Leishman was among the wave of pros to skip golf’s return to the Olympics in 2016 due to his concerns about the Zika virus. With his wife Audrey having experienced a near-fatal illness in 2015, and the couple planning for a third child at the time, it was too risky.

The Zika virus, combined with a sentiment held by some that golf should not be an Olympic sport, cast a shadow over golf’s Olympic return after an absence of more than 100 years. Many felt golf shouldn’t be in the Olympics because it has its own pinnacle – the Majors. Leishman, a six-time PGA Tour winner, concedes the Olympics will never usurp the four Majors as the most desired trophies, but he believes the lure of winning an Olympic medal will grow on professional golfers.
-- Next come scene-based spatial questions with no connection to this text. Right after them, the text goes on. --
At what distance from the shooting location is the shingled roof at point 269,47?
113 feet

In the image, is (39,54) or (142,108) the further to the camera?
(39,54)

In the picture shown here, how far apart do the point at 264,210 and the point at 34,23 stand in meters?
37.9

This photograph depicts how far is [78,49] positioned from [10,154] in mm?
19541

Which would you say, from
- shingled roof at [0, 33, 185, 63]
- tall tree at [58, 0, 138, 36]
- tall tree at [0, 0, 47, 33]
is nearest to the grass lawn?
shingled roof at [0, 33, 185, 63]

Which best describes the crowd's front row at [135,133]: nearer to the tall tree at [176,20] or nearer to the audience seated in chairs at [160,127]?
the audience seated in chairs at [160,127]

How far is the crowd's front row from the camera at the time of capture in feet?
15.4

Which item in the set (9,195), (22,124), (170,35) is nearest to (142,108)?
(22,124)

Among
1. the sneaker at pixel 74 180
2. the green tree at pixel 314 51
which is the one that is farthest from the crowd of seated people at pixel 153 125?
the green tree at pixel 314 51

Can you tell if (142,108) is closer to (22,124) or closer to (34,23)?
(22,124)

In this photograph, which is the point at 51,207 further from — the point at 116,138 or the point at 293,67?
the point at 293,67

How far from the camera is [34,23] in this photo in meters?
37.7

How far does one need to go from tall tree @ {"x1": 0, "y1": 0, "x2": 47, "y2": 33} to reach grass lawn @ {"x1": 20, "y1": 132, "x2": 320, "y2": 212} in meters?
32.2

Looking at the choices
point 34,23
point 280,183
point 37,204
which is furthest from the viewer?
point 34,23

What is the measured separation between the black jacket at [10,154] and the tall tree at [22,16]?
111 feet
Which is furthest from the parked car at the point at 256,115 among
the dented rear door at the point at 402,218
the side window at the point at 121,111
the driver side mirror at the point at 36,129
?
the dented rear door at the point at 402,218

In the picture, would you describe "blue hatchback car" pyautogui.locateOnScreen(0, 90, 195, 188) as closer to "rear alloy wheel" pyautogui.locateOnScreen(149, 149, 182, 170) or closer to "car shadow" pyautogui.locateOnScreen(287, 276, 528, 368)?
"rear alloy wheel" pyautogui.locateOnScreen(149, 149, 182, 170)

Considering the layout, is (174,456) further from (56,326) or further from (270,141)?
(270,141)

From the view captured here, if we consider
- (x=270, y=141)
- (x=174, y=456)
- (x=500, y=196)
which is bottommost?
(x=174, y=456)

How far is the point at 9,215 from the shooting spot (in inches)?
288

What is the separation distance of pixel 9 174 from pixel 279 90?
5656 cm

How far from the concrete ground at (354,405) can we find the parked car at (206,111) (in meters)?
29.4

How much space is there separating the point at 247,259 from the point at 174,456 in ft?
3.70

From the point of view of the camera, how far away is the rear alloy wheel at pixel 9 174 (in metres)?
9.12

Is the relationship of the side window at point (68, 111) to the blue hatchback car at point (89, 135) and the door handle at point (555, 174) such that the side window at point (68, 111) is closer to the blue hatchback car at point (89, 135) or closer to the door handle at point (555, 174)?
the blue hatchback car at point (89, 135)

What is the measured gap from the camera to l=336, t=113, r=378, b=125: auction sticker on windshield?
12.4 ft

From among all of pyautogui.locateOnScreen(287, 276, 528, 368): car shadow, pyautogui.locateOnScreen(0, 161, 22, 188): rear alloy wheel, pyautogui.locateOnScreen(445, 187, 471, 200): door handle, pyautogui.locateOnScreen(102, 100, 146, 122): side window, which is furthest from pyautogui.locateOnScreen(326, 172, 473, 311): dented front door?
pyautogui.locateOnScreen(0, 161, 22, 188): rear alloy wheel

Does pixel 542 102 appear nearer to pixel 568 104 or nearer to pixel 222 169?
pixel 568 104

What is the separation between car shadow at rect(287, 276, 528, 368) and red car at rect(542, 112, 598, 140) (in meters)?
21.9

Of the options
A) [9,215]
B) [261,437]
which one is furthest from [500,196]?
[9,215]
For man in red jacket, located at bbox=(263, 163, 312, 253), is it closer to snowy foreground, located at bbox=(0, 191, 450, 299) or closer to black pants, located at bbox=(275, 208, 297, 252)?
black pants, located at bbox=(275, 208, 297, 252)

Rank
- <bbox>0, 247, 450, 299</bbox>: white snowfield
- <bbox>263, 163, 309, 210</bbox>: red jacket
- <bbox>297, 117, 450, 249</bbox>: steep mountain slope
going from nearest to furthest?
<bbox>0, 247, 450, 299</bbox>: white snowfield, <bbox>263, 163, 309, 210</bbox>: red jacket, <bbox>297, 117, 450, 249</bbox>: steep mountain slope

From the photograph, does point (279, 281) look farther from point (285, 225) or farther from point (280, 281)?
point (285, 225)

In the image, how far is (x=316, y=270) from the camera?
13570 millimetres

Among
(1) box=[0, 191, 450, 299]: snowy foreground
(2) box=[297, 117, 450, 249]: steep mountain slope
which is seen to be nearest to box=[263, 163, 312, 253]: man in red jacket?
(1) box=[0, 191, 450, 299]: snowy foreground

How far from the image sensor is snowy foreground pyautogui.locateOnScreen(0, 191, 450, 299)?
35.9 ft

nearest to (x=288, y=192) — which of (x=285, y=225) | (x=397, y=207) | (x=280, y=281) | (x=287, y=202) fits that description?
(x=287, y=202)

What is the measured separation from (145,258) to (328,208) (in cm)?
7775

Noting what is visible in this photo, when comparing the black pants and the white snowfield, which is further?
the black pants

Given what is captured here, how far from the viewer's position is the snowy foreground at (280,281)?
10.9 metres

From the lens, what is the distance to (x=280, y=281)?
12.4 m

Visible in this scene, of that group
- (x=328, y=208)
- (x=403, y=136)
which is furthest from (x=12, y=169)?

“If someone offered me a Major win or an Olympic gold medal, it would be a no-brainer; I’d take the Major,” Leishman says. “But to have an opportunity to win an Olympic medal is something I never ever thought about growing up. I never thought I’d get the chance and that’s a pretty special feeling. Not many people can say they’ve competed at an Olympics. There’s no reason why the Aussies can’t win a medal.

“I do think an Olympic medal will become a trophy all golfers want. The Games happen once every four years. You have to look at it as a privilege to represent your country. You can’t take that for granted.”